Blogging the Next Generation” returns today after a one-week TIFF 2012 break, and now moves weekly, posting on Tuesdays, for the remainder of the series. At the advice of my brother, I’m also now incorporating a new feature: Enterprise ratings! See below.


“On Kabatris I had to wear furs to meet with the leadership council… and on Armus Nine I wore feathers.”

This godawful travesty of an episode was laughable in 1988, and has aged even worse than you’d expect — the ill-conceived tale of a world where women are in charge and men are subservient. I must of course acknowledge that for American television in the mid-1980s, similar against-the-norm thinking resulted in the creation of the Enterprise’s female doctor, in a time when doctors on TV were almost uniformly male; and since Dr. Crusher went on to become my favourite character on Star Trek: The Next Generation, I owe this line of thinking a debt. (She is, for those keeping score, my favourite character due to a precise matrix of her actual kickassness as a hero lead in the Enterprise ensemble, and the gargantuan whopping crush I had on her when I was thirteen years old, as only thirteen-year-olds can.

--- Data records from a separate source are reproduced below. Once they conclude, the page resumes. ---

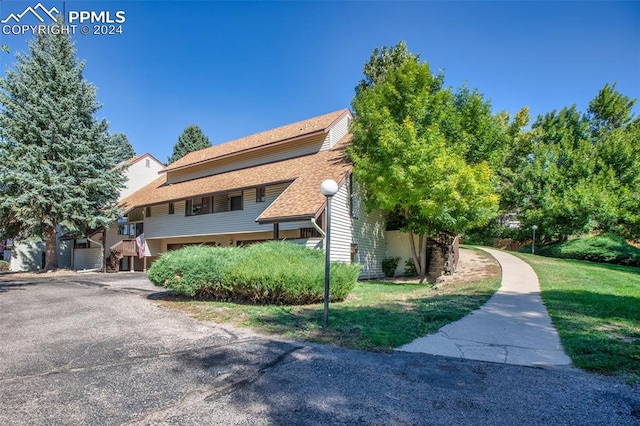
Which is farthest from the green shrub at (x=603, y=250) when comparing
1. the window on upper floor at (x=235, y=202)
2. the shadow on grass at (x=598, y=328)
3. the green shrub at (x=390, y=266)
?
the window on upper floor at (x=235, y=202)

That she was the mother of my theoretical surrogate figure on the Enterprise bridge, Wesley Crusher, inevitably created a faint, but presently disconcerting, feedback loop of subtle quasi-incestuous subtext between Wes and Beverly, which twenty-five years of “growing up” have not entirely scrubbed clean of my synapses.)

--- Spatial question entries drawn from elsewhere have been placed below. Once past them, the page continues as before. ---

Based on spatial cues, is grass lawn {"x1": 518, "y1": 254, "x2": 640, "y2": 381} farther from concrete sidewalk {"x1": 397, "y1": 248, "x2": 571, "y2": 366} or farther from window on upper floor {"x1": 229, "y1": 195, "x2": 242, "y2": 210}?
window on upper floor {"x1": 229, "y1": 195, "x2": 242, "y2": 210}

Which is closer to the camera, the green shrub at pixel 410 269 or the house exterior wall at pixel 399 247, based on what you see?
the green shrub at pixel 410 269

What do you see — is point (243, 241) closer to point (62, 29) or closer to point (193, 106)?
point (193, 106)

But back to the matter at hand. “Angel One” owes an even larger debt to the kind of “up is down, black is white!” hyper-allegorizing for which the original Star Trek was legendary, never more so than in the literal “black is white” episode — where Frank Gorshin played the guy whose face was half white and half black, at lifelong war with another fellow whose face was the same, but with the colours inverted. There are few episodes in Star Trek: The Next Generation (“Code of Honor” is another one) that remind one so smartly of the fact that the world had moved on from the kind of hokey dramatic shenanigans that played in the 1960s than “Angel One,” which was filmed and aired in 1988. It is an almost appallingly wrongheaded effort, so naively proud of its “well, check this out!” opposition to its (patriarchal, condescending) conception of “the normal” that it comprehensively fails to notice how stupid it’s being.

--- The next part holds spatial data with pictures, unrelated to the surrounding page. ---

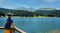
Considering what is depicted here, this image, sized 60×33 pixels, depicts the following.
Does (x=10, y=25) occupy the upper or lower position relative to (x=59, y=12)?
upper

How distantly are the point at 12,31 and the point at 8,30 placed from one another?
0.76ft

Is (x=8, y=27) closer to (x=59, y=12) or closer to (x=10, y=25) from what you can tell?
(x=10, y=25)

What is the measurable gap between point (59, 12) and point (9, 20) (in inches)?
3097

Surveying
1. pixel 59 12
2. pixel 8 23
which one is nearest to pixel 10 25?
pixel 8 23

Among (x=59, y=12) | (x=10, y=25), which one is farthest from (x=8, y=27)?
(x=59, y=12)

As a result, the episode has far less to say about any relevant contemporary issue than it does as an unintentional thermometer of the actual state of the nation on male/female relations, particularly in America and particular in the workplace, in the 1980s. Rather than tilting into the conceit with some particularly arch writing — of the type at which Deep Space Nine would later excel — “Angel One” leans away, inventing a ludicrous revolutionary menace from the Federation refugee males hidden on the planet, and sending Riker to bed with Mistress Beatta – dressed, as I will never be able to forget, in a blue smock and pink tights.

If the episode has a single redeeming feature, it’s Geordi’s first sojourn into the Captain’s chair — a detour that is unfortunately brought about by the loopy-doopy “smell virus” subplot. (Not just a smell virus… a smell virus created by the holodeck. Fuckin’ holodecks.) But Burton plays the hell out of Geordi’s open-hearted embrace of the gravity of command, and has a few nice beats with Worf, of a type rarely given to Worf after the first season.

Oh: one other redeeming feature: the traditional Angel One male earring is a clear precursor to the best piece of jewelry in Star Trek history, the Bajoran earring. I love those things.

My brother recommended I start assigning these episodes some kind of a star/point rating, so I’ve chosen Enterprises, and have awarded “Angel One” one Enterprise out of five. I guess now I should go back and rate the others, to give this meaningless enterprise (get it?) meaning.

Blogging The Next Generation is like my first Geocities site back in 1997. With nothing better to do with it, I wrote miscellaneously about Star Trek — now I’m doing that for every single episode of Star Trek: The Next Generation.

This series runs every Tuesday and will do so for the entire release of TNG on blu-ray. Season 2 has been announced for December 4, 2012.